A violência doméstica contra as mulheres compõe o grupo de feridas históricas do Brasil. Esse corte não para de sangrar mesmo com a adoção de suturas. Parece que o sangue que jorra do corpo da mulher com deficiência não comove. Por qual razão?

Essas linhas iniciais podem se traduzir nas seguintes palavras: A sociedade e as diversas instituições invisibilizam mulheres com deficiência, ao passo que seus agressores se sentem ainda mais confortáveis a cometer suas inúmeras formas de violências sem preocupações, quando o corpo que eles agridem dentro de suas casas é de mulheres com deficiência. Devem pensar: “Elas não podem fazer nada!”

São essas evidências que conduzirão as nossas discussões neste artigo. Para isso, sustentar-nos-emos em aportes teóricos da Interseccionalidade, compartilhado e atravessado por uma leitura que se elabora no feminismo negro, a partir de Carla Akotirene (UFBA), uma vez que, são as mulheres negras no Brasil as principais vítimas das violências dessa categoria.

Somando-se a isso, as discussões dos campos social e antropológico da deficiência, a partir de Débora Diniz (UnB), em “O que é Deficiência?”, e Anahí Guedes (UFSC), a partir do conceito de suas discussões sobre gênero nas políticas da deficiência e capacitismo e suas múltiplas formas de atuações e intervenções no corpo deficiente. Para argumentação e sustentação no campo jurídico, balizar-nos-emos na Lei Maria da Penha, de nº 11.340/06, em propostas de alterações constitucionais para fomentar política de atenção à violência de gênero, além de refletir sobre de que modo a Lei Maria da Penha representa e se concretiza como uma guinada na garantia de proteção às mulheres brasileiras, principalmente às com deficiência.

Culturalmente, em nossas sociedades modernas, alguns corpos são interpretados como de potência física e intelectual, enquanto outros, subjugados por apresentarem formas e comportamentos que desobedecem a padrões predefinidos por inúmeras instituições das sociedades. As mídias, por exemplo, fazem parte desse arcabouço cultural que impulsiona o consumo e descarte de determinados métodos e valorização de algumas estéticas.

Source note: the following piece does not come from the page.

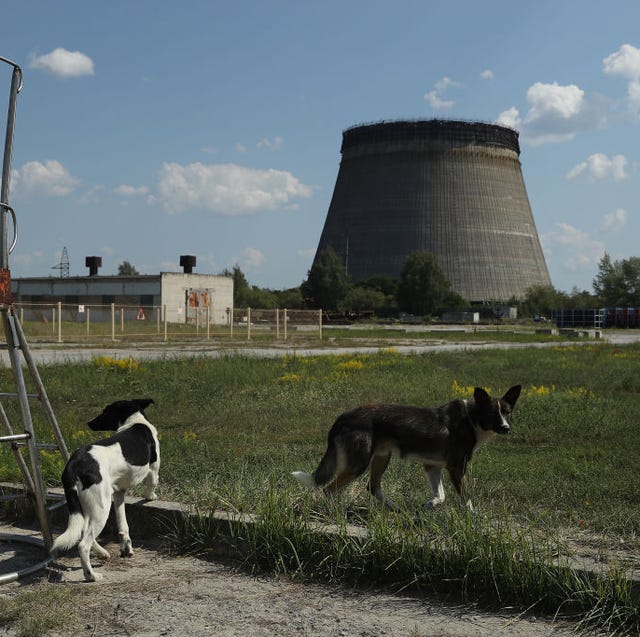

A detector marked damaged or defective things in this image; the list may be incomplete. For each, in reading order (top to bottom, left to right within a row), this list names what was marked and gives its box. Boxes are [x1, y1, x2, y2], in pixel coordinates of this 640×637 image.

rusted metal structure [314, 120, 552, 304]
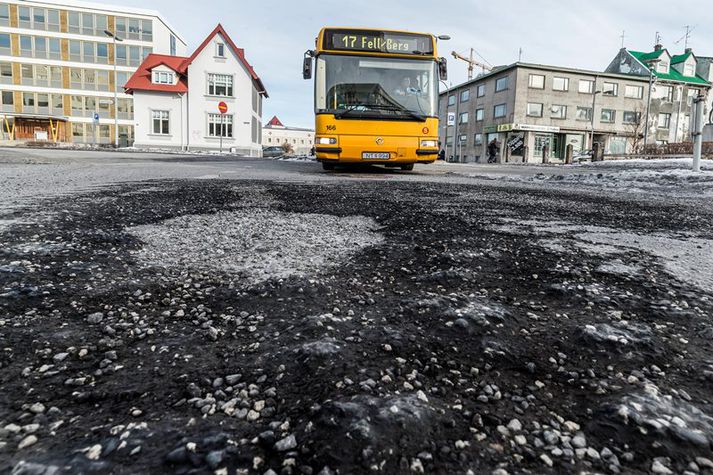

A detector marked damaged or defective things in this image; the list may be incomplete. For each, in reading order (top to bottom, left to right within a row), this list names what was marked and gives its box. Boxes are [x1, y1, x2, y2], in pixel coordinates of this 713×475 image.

damaged road surface [1, 165, 712, 474]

Assim, o agenciamento da construção da normatividade do que é ser mulher perpassa pela existência de uma imagem configurada no campo visual e performático, assim como inúmeros outros estereótipos sociais. Além disso, a construção do imaginário do ser mulher se estabelece na cobrança de um corpo fértil, de tal forma que a sua função na sociedade também foi elaborada para que a mulher seja um terreno que deve ser e estar disponível e preparado para fecundar, produzir e nutrir os frutos de uma relação com um homem.

Nesse sentido, Guedes (2017), vai chamar atenção sobre o que observa Ellen Samuels, quando argumenta que “as feministas não deficientes de fato procuram se distanciar do corpo deficiente em suas perspectivas de análises teóricas, a fim de provar que o corpo feminino não é doente ou deformado”. Logo, a recusa do corpo da mulher com deficiência insere-a numa categoria de segundo grau e todas as questões que interpelam seu corpo, se tornam um problema dela, não só social e político, no caso da violência doméstica.

Isso tensiona a construção da imagem da mulher [com deficiência], pois ela questiona o lugar da normativa do corpo e de gênero. Com isso, pode-se pensar que as configurações anatômicas da deficiência e do regramento que estabelecem o imagético sobre a mulher, além de provocar um dilema, coloca-nos diante do questionamento: serão as mulheres com deficiência – mulheres?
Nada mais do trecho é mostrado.